• _Work request 1_:
According to the passage about the Sylvia Seegrist case, for what rumored amount was the civil lawsuit settled out of court?
• _Work request 2_:
Carry on the passage about the Sylvia Seegrist case and shooting rampages from the point where it stops.

• _Passage shown_:
>>>>>
In the civil trial, evidence was given that Seegrist had apparently been inspired by a brutal shooting rampage that had occurred the year before at a McDonald's restaurant in California. She had even gone to a nearby restaurant and mimicked shooting customers. Following her own shooting rampage, she reportedly told mall security that ""What happened in California was good. It should happen again."  The civil lawsuit was settled out of court for a rumoured $3 million and questions of legal liability were never clearly resolved.  As for the question of how cases like Sylvia Seegrist's should be handled in future, Congress passed a law in 1989 allowing involuntary commitment and also calling for greater training for caseworkers to detect potentially violent individuals before these explosive rampages occur.

While risk instruments designed to measure "dangerousness" are a standard feature in forensic assessments today, their accuracy remains controversial.   This is especially true since many of the risk factors that might have detected someone like Sylvia Seegrist can often lead to "false positives" (people who seem potentially dangerous, yet might never commit a violent offense).  Along with concerns about civil rights and the involuntary commitment and treatment of patients who might commit a violent crime, campaigns to restrict the sale of guns to people with a history of violence or mental illness have been routinely opposed by lobby groups such as the National Rifle Association.  Even in the wake of tragic shootings such as the Springfield Mall attack, including the recent shootings at Sandy Hook, the availability of assault rifles to individuals who might use them to go on shooting rampages remains an ever-present concern in modern society.
<<<<<
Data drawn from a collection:
>>>>>
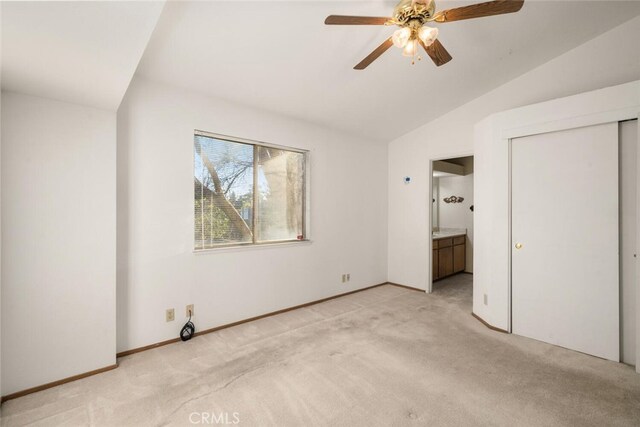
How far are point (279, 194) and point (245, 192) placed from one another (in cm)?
51

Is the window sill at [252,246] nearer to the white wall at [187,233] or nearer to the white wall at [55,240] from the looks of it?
the white wall at [187,233]

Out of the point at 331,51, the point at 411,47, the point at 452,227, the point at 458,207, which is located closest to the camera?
the point at 411,47

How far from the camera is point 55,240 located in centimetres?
210

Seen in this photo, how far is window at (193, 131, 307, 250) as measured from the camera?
3.00 meters

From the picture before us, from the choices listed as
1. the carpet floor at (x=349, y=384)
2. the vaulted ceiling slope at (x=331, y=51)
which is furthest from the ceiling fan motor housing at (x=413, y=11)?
the carpet floor at (x=349, y=384)

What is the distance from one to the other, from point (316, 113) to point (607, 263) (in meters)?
3.41

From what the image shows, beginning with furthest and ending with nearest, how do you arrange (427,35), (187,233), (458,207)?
(458,207), (187,233), (427,35)

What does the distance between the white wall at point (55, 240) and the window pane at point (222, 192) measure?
0.80 meters

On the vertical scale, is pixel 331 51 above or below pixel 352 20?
above

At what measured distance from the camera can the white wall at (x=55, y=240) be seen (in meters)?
1.96

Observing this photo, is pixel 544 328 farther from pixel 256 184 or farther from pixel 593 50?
pixel 256 184

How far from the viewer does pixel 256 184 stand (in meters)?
3.40

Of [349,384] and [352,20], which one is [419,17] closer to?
[352,20]

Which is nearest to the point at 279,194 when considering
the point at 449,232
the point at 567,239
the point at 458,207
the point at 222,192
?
the point at 222,192
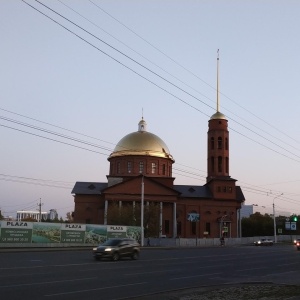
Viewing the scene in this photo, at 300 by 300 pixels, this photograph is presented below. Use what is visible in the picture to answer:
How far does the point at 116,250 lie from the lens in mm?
29188

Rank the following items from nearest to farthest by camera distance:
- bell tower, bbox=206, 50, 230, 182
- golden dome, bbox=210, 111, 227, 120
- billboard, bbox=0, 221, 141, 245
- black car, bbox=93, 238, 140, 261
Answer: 1. black car, bbox=93, 238, 140, 261
2. billboard, bbox=0, 221, 141, 245
3. bell tower, bbox=206, 50, 230, 182
4. golden dome, bbox=210, 111, 227, 120

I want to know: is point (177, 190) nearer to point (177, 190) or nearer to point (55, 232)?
point (177, 190)

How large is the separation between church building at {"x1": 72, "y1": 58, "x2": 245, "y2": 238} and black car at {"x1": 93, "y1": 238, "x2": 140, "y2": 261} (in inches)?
2023

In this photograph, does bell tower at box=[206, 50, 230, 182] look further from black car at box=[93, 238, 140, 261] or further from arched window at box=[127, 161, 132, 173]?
black car at box=[93, 238, 140, 261]

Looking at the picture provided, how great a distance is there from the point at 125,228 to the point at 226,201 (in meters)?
37.8

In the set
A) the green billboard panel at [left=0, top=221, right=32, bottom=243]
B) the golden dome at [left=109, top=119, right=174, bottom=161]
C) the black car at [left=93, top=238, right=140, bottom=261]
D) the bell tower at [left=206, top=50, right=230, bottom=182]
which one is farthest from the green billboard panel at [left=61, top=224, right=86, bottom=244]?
the bell tower at [left=206, top=50, right=230, bottom=182]

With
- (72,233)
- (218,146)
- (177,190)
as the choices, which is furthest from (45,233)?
(218,146)

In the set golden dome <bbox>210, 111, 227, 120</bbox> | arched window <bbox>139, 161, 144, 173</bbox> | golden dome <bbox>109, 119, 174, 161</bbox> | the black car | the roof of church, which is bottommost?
the black car

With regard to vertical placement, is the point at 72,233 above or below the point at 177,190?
below

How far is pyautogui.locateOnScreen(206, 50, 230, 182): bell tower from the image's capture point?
88875 mm

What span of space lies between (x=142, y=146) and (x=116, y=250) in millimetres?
59120

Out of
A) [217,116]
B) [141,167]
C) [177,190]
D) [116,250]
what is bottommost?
[116,250]

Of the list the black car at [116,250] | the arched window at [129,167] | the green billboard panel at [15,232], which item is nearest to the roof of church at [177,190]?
the arched window at [129,167]

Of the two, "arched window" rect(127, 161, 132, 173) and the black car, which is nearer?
the black car
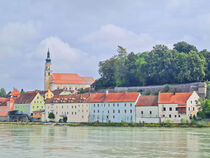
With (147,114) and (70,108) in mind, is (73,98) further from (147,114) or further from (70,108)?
(147,114)

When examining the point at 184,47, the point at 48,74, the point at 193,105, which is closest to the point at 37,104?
the point at 184,47

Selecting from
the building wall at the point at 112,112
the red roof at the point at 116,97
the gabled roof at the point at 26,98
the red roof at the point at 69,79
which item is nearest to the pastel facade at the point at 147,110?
the building wall at the point at 112,112

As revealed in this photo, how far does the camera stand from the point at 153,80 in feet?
324

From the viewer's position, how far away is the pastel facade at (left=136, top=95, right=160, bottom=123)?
78.4 meters

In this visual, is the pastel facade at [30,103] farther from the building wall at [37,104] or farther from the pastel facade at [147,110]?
the pastel facade at [147,110]

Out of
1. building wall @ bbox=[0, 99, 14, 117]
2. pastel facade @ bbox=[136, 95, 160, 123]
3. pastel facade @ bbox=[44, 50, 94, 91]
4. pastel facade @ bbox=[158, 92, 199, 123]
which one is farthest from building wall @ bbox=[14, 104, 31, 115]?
pastel facade @ bbox=[158, 92, 199, 123]

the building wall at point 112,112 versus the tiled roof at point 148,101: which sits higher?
the tiled roof at point 148,101

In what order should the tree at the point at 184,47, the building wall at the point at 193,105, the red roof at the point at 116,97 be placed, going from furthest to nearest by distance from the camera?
the tree at the point at 184,47 < the red roof at the point at 116,97 < the building wall at the point at 193,105

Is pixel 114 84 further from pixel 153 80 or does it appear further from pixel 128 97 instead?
pixel 128 97

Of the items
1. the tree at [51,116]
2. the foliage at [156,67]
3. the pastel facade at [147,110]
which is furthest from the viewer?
the tree at [51,116]

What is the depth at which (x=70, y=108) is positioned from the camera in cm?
9338

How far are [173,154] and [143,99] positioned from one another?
4657 centimetres

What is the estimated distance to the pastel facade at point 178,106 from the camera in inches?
2997

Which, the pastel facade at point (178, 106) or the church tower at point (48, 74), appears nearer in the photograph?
the pastel facade at point (178, 106)
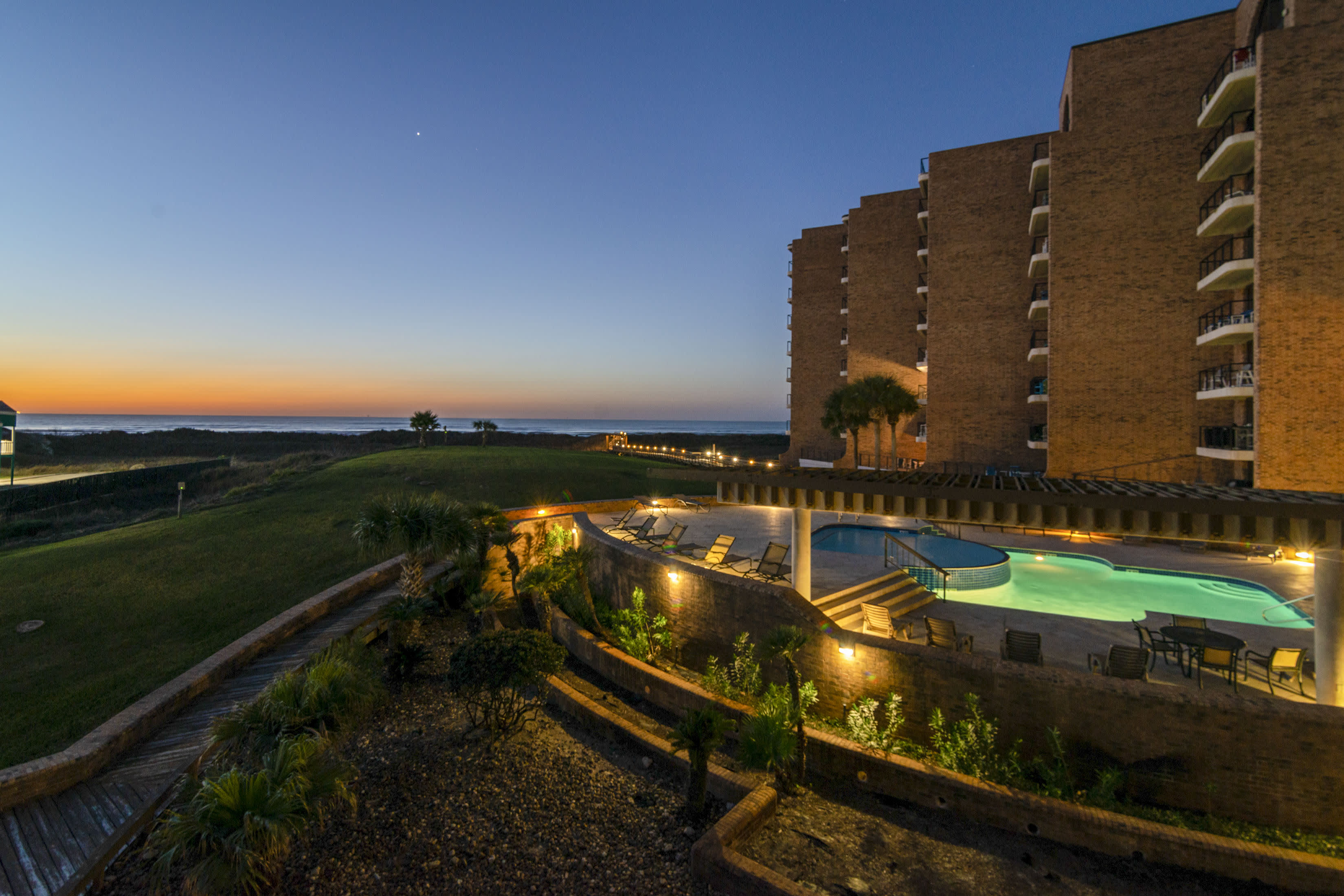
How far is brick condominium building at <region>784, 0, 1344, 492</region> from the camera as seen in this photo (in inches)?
622

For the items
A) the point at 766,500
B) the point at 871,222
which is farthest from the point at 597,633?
the point at 871,222

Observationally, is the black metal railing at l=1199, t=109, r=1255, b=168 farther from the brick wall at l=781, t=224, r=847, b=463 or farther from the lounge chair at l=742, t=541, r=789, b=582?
the brick wall at l=781, t=224, r=847, b=463

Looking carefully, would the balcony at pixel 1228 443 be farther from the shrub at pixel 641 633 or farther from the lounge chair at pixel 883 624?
the shrub at pixel 641 633

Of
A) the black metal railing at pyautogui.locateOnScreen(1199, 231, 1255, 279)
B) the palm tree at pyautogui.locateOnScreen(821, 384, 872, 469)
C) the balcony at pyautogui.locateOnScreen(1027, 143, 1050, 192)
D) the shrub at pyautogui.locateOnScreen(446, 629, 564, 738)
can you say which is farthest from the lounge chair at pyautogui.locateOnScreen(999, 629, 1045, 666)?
the balcony at pyautogui.locateOnScreen(1027, 143, 1050, 192)

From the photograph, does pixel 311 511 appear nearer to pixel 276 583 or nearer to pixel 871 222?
pixel 276 583

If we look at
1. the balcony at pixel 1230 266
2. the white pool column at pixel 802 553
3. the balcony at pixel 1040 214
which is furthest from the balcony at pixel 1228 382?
the white pool column at pixel 802 553

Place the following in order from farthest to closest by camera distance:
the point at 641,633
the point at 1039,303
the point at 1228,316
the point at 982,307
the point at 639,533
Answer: the point at 982,307
the point at 1039,303
the point at 1228,316
the point at 639,533
the point at 641,633

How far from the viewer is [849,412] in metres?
27.5

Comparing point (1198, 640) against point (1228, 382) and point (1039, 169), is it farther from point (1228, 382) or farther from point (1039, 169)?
point (1039, 169)

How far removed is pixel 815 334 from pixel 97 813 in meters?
43.1

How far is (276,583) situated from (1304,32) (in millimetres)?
32163

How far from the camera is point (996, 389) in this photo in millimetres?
29328

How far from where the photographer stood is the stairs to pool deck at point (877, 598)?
9.79 meters

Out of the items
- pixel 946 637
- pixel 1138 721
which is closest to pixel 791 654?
pixel 946 637
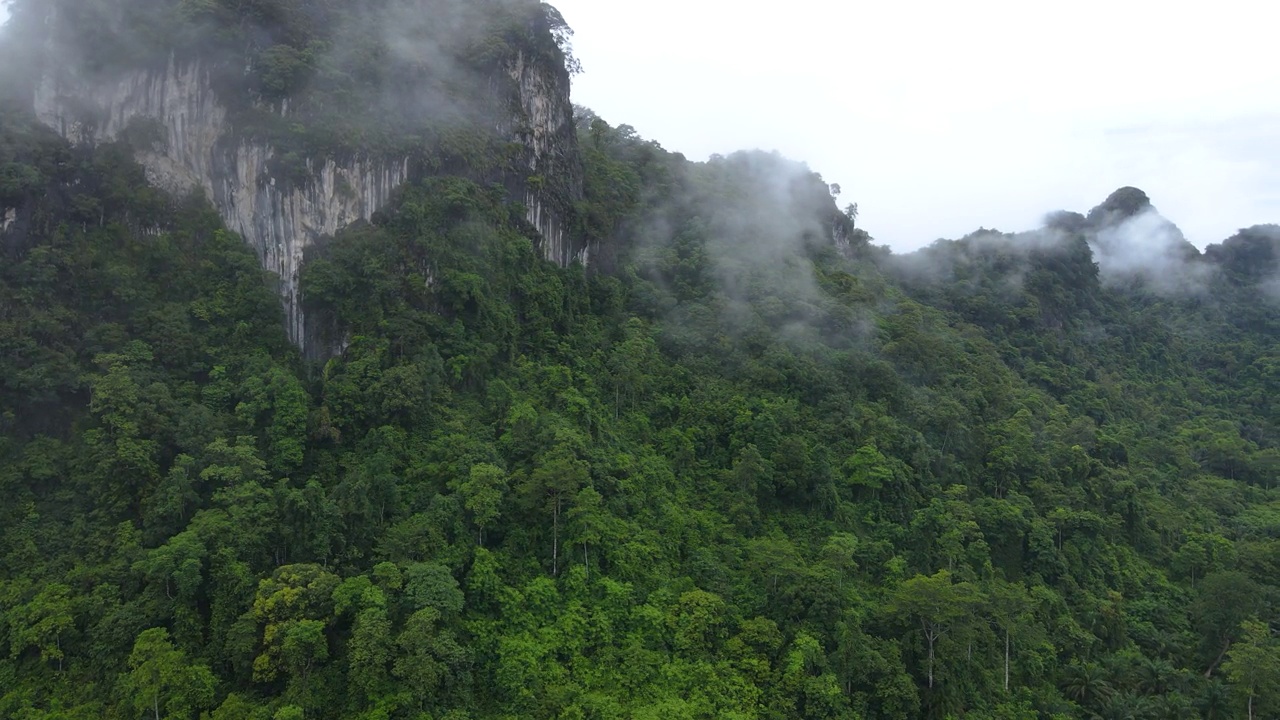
<<<<<
• _Response box 1_:
$3 million

• _Response box 2_:
As for Sylvia Seegrist, she remains incarcerated. In a 1991 interview with a reporter from the Philadelphia Inquirer, she reported that she has become stabilized due to treatment and medication and remains hopeful that she may be released one day. "Every time October 30 rolls around," she stated in the interview, "I have a hard time that day. I have a hard time not crying. The idea that I hurt people. It's hard to describe." As for her reasons for the shooting, she blamed it on her violent fantasies and her fear that her mother would have her committed again.  She also blamed her rampage on the various side effects of her medication, including weight gain and violent fantasies.   The newer medication she is taking appear to be doing a better job at controlling her symptoms.    Seegrist has since gone on to complete a university degree and is actively engaged in teaching mathematics to fellow inmates.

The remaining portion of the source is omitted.